Task to carry out >>
Revise the records from the line containing "Is the concrete" through the end of the records, inclusive, replacing "snapshot" with "photo" and leaving everything else unchanged. Give only those lines, and omit the pictures from your answer.

Records for this exercise >>
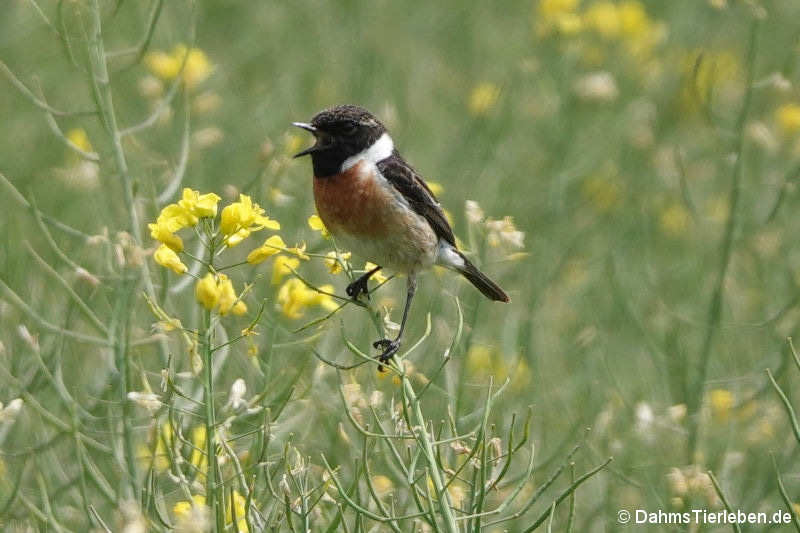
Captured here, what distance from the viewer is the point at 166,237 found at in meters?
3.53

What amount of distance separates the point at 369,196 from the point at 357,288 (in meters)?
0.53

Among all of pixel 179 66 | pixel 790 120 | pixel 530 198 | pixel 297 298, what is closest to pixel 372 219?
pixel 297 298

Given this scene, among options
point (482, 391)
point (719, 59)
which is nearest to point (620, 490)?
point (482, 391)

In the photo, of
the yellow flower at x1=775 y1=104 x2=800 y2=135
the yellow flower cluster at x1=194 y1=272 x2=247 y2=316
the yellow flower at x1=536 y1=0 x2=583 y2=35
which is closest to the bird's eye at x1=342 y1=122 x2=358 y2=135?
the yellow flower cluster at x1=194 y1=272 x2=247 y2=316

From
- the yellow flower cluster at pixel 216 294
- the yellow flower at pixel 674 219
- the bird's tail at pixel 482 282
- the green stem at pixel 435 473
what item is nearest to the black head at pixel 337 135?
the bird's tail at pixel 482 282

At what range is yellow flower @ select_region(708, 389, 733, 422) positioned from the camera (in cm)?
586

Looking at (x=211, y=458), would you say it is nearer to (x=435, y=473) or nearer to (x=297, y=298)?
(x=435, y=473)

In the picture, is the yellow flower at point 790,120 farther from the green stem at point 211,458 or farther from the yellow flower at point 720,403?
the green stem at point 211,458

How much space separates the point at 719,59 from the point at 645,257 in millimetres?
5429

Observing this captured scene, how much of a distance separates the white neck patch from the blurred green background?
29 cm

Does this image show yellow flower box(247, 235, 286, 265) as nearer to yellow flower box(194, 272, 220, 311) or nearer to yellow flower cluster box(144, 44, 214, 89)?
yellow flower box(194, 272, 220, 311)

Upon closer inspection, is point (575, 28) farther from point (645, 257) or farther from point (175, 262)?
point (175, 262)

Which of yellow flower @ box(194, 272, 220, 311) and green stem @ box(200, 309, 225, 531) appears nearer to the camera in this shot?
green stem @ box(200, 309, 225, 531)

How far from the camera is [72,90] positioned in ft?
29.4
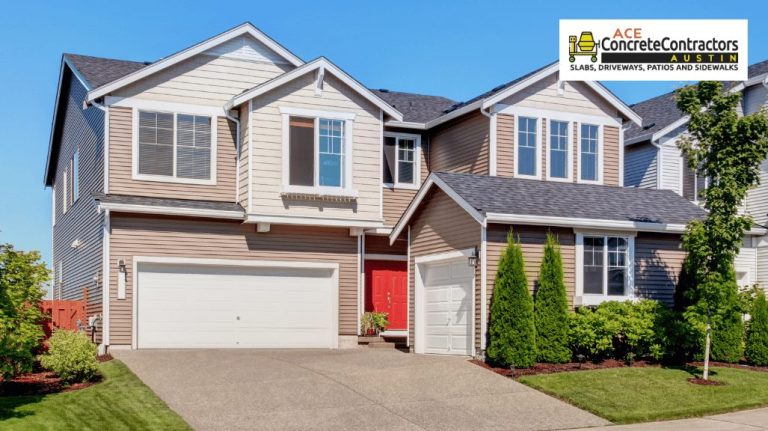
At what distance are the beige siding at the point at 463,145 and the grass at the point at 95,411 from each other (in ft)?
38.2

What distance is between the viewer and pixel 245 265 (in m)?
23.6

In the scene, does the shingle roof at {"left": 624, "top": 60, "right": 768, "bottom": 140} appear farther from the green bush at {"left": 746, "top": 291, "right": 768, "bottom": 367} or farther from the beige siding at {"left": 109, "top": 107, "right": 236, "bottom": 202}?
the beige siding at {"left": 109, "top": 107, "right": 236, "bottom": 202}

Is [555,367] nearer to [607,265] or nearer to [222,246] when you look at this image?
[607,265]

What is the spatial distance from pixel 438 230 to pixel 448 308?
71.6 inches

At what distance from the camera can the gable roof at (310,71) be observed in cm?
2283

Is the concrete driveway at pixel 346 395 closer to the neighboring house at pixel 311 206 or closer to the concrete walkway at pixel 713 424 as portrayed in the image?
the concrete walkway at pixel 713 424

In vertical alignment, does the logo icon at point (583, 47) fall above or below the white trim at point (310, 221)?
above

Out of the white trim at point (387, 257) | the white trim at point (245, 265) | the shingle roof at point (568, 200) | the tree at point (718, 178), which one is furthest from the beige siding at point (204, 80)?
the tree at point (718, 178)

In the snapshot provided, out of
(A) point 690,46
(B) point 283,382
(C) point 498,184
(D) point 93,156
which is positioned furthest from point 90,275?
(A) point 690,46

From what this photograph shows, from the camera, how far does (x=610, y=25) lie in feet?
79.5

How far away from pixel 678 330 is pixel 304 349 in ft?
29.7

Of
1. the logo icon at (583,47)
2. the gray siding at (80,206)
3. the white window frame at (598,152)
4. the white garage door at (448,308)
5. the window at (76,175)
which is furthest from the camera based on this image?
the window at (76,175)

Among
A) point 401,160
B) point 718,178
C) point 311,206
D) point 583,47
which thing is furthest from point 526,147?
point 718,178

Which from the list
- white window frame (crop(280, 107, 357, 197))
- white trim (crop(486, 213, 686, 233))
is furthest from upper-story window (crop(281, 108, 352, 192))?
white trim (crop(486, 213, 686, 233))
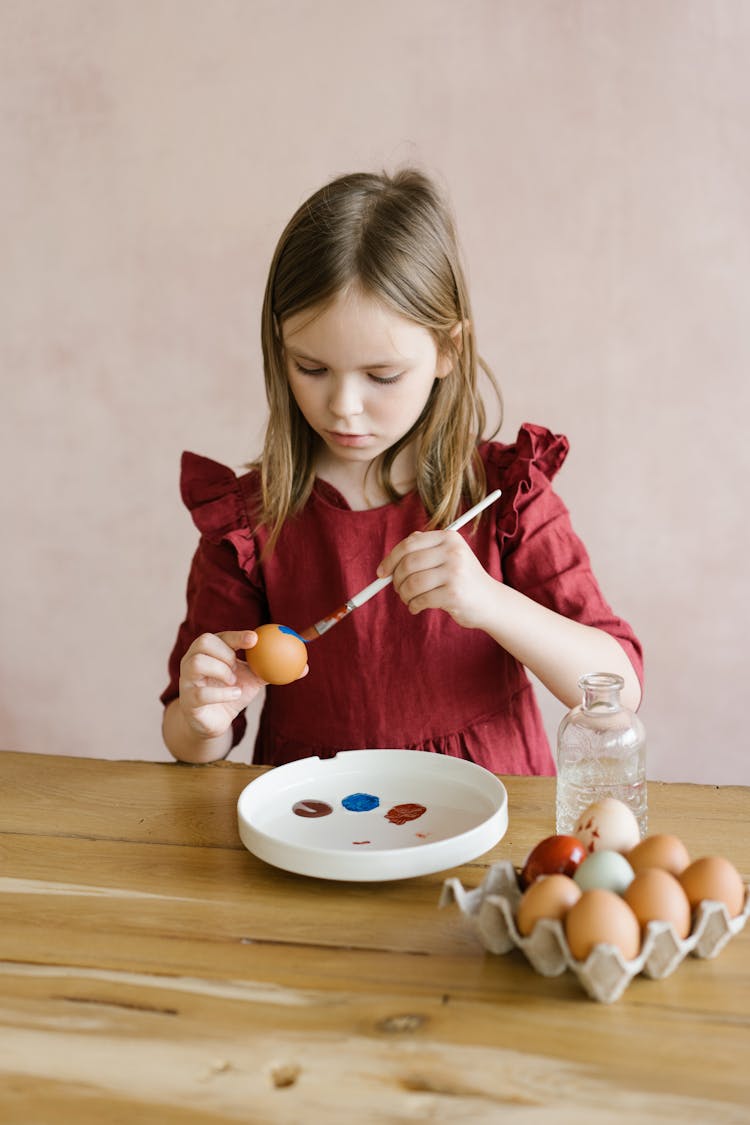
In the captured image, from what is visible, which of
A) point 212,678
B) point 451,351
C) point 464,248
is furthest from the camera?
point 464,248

Exercise solution >>
Is the concrete driveway at pixel 346 395 closer to the neighboring house at pixel 311 206 or closer to the concrete walkway at pixel 713 424 as portrayed in the image?
the concrete walkway at pixel 713 424

In vertical alignment, does the logo icon at point (583, 47) fall above or below the white trim at point (310, 221)?
above

Out of the white trim at point (387, 257) | the white trim at point (245, 265) | the shingle roof at point (568, 200) | the tree at point (718, 178), which one is furthest from the beige siding at point (204, 80)?
the tree at point (718, 178)

In the photo provided, out of
(A) point 690,46
(B) point 283,382
(C) point 498,184
(D) point 93,156
which is positioned furthest from point 90,275?
(A) point 690,46

From what this photograph shows, from the camera, how far does (x=610, y=25) lie in feet?
79.5

How far away from pixel 678 330 is pixel 304 349 in ft?
29.7

Of
1. the logo icon at (583,47)
2. the gray siding at (80,206)
3. the white window frame at (598,152)
4. the white garage door at (448,308)
5. the window at (76,175)
which is furthest from the camera based on this image?
the window at (76,175)

Among
A) point 401,160
B) point 718,178
C) point 311,206
D) point 583,47
which thing is furthest from point 526,147?
point 718,178

Which from the list
- white window frame (crop(280, 107, 357, 197))
- white trim (crop(486, 213, 686, 233))
is furthest from upper-story window (crop(281, 108, 352, 192))?
white trim (crop(486, 213, 686, 233))
In the captured image, from what is visible, which of
A) point 212,678
B) point 451,351
C) point 464,248
is furthest from the camera?
point 464,248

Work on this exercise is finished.